Il y eut un assez long silence entre les deux hommes. La nuit était sombre ; le vent sifflait tristement à travers les branches des arbres ; des bruits sans nom passaient, emportés sur l’aile de la brise.

Don Torribio répondit enfin d’une voix sourde :

— Vous me donnez vingt-quatre heures, je vous en demande quarante-huit avant de prendre une détermination quelconque. Je veux faire une dernière tentative auprès de celle que je devais épouser ; vous voyez que je suis franc avec vous. Du résultat de cette démarche dépendra la ligne de conduite que j’adopterai.
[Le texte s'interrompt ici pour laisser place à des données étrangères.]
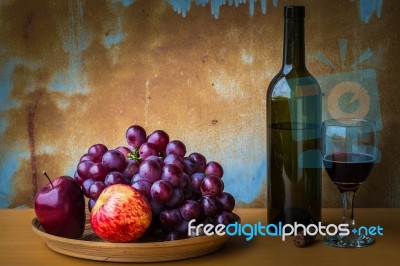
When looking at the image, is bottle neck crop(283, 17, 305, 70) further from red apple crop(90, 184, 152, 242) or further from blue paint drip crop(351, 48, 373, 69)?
red apple crop(90, 184, 152, 242)

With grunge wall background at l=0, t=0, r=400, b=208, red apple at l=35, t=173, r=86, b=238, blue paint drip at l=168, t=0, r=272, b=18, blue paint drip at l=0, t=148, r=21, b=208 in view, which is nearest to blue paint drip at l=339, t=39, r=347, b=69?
grunge wall background at l=0, t=0, r=400, b=208

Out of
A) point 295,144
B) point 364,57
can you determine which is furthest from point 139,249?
point 364,57

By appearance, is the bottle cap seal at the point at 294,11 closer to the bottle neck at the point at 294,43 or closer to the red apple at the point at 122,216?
the bottle neck at the point at 294,43

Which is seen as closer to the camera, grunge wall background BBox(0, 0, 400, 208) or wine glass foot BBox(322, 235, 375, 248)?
wine glass foot BBox(322, 235, 375, 248)

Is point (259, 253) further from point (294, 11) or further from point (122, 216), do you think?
point (294, 11)

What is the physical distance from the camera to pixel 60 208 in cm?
120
— Soit ! fit le Chat-Tigre, mieux vaut qu’il en soit ainsi ; votre concours sera plus efficace et votre volonté plus ferme lorsque votre dernière illusion vous aura été ravie. Allez donc, de mon côté je ne demeurerai pas inactif.

— Merci ! Au cas où je doive vous faire connaître ma détermination, en quel endroit vous trouverai-je ?
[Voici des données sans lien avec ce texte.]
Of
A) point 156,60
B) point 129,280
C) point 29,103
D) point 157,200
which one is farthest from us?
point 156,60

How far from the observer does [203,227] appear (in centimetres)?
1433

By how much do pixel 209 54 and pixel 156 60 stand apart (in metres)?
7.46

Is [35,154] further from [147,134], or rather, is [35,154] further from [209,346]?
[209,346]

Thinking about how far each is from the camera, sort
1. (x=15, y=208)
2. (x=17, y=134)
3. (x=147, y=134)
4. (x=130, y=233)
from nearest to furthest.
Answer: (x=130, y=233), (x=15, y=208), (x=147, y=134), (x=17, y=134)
— Je vous attendrai à la baranca del Frayle.

— C’est convenu. Dieu veuille, ajouta-t-il avec un soupir, que la fatalité ne me contraigne pas à m’y rendre !

Le Chat-Tigre ricana en haussant les épaules, et, sans répondre autrement, il éperonna son cheval et disparut dans les ténèbres.

Nous avons rendu compte plus haut de la façon dont le vieux partisan avait agi ainsi qu’il l’avait promis à don Torribio.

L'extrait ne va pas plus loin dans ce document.